Aim of the exercise:
State whether each statement agrees with the court judgment excerpt, answering yes or no and quoting the words of the excerpt that decide it: (a) The Bank disputes that the impugned terms are unfair. (b) The defendant must file and serve its undertaking within seven days of the order. (c) ASIC alleges that the Bank's reliance on the impugned terms caused customers loss or damage.

Quoted passage:

47. Pursuant to s 12GNB of the Act or alternatively s 21 of the FCA, any Unfair General Conditions Term is void ab initio.
Order
48. Pursuant to s 12GNB of the Act, any small business contract entered into or amended or renewed on or after 12 November 2016 between the defendant and any of its customers which incorporates the General Conditions and which meets the definition of a small business contract within the meaning of s 12BF(4) of the Act and which is a standard form contract within the meaning of s 12BK of the Act and is a contract for a financial product or a contract for the supply or possible supply of financial services within the meaning of the Act, is varied with effect from the date of the contract, by replacing clauses 10, 13, 16.2, 28, 32 and 54 of Part A, 6.1 of Part C and 4.5 of Part E of the General Conditions with the clauses specified in the schedule to these orders.
Costs
49. The defendant pay the plaintiff's costs on the ordinary basis.
Undertaking
50. The defendant file and serve within seven days of this order an undertaking to the Court in the following terms:
The defendant hereby undertakes to the Court not to use or rely upon any of the terms set out in Schedule 1 of the Statement of Agreed Facts filed by the parties on 23 October 2020 in any small business contract incorporating the Standard Form Terms (as that term is defined in the Statement of Agreed Facts). For the avoidance of doubt, a copy of Schedule 1 of the Statement of Agreed Facts is at Annexure A to this undertaking.
Note: Entry of orders is dealt with in Rule 39.32 of the Federal Court Rules 2011.
Schedule to the Orders
BANKS-SMITH J:
1 The plaintiff (ASIC) seeks a range of declarations and orders relating to certain contracts used by the defendant (Bank) which contain terms that ASIC alleges are unfair within the meaning of s 12GB of the Australian and Securities Investments Commission Act 2001 (Cth) (Act) and so are void pursuant to s 12BF(1) of the Act.
2 The Bank accepts that the impugned terms are unfair. The parties filed joint submissions and have jointly proposed declarations and orders for the purpose of resolving the proceedings. The orders sought include orders varying the terms said to be unfair.
3 Since 2019 the Bank has used certain general conditions for small business lending contracts. Various terms in those general conditions, relating to matters such as indemnities, events of default and unilateral variations, are impugned.
4 ASIC does not allege that the Bank has relied upon the impugned terms in a manner that is unfair, or that has caused any customers to suffer loss or damage. The Bank has indicated it is willing to provide an undertaking that it will not use or rely upon any of the impugned terms.
5 The question for the Court is whether it is appropriate to make the orders and declarations sought.
ASIC v Bendigo and Adelaide Bank Limited
6 At the outset it is to be acknowledged that a similar application relating to unfair terms in small business lending contracts was brought by ASIC in Australian Securities and Investments Commission v Bendigo and Adelaide Bank Limited [2020] FCA 716 (Gleeson J) (ASIC v Bendigo). It is apparent that submissions were filed in that proceeding that were similar to the joint submissions filed in this proceeding, and that similar relief was sought. Therefore, and unsurprisingly, there is a degree of consistency between her Honour's reasons and aspects of these reasons.

Raw data:
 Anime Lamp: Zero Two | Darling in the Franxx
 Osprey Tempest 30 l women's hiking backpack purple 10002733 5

==

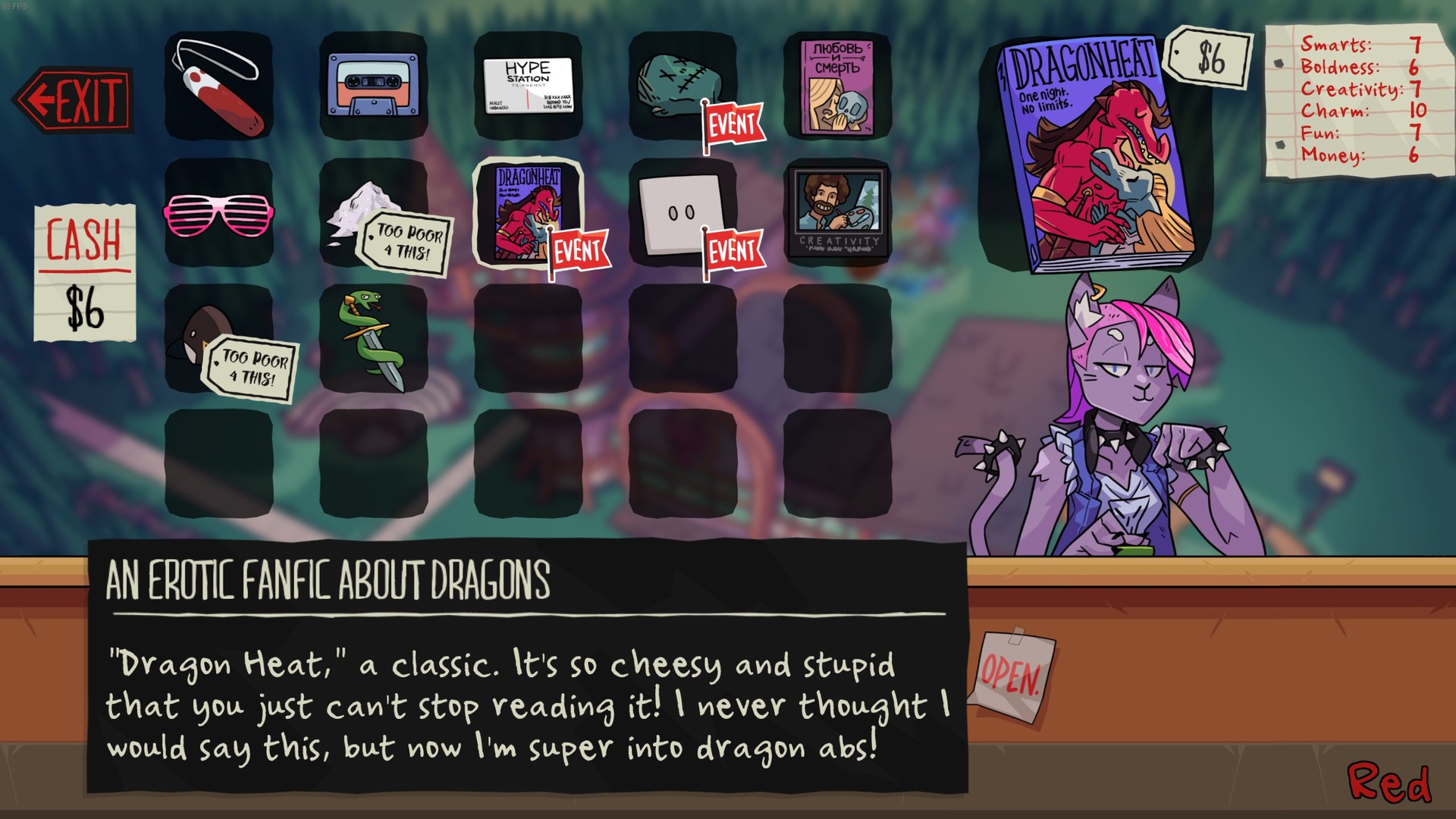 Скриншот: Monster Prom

...

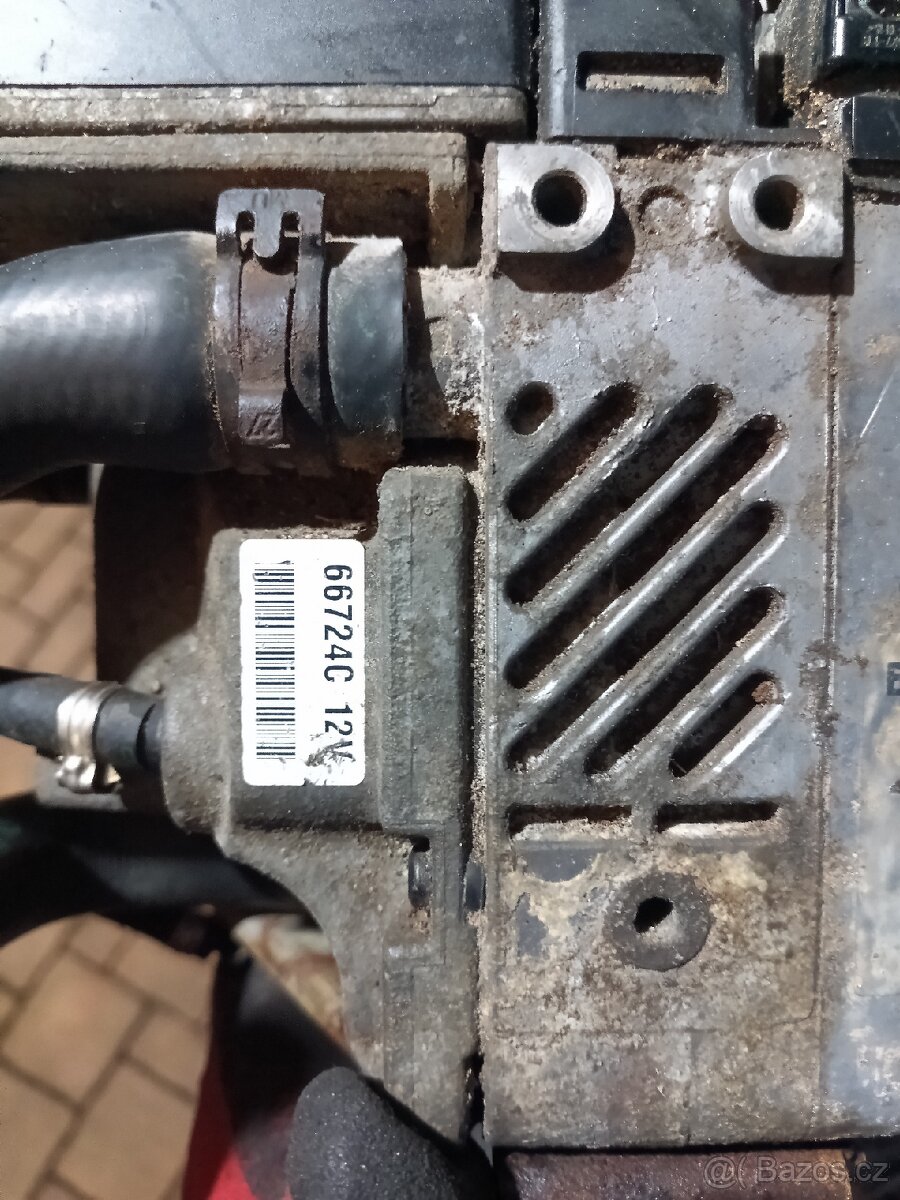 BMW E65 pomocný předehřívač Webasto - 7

Result:
(a) No: "The Bank accepts that the impugned terms are unfair."
(b) Yes: "The defendant file and serve within seven days of this order an undertaking to the Court"
(c) No: "ASIC does not allege that the Bank has relied upon the impugned terms in a manner that is unfair, or that has caused any customers to suffer loss or damage."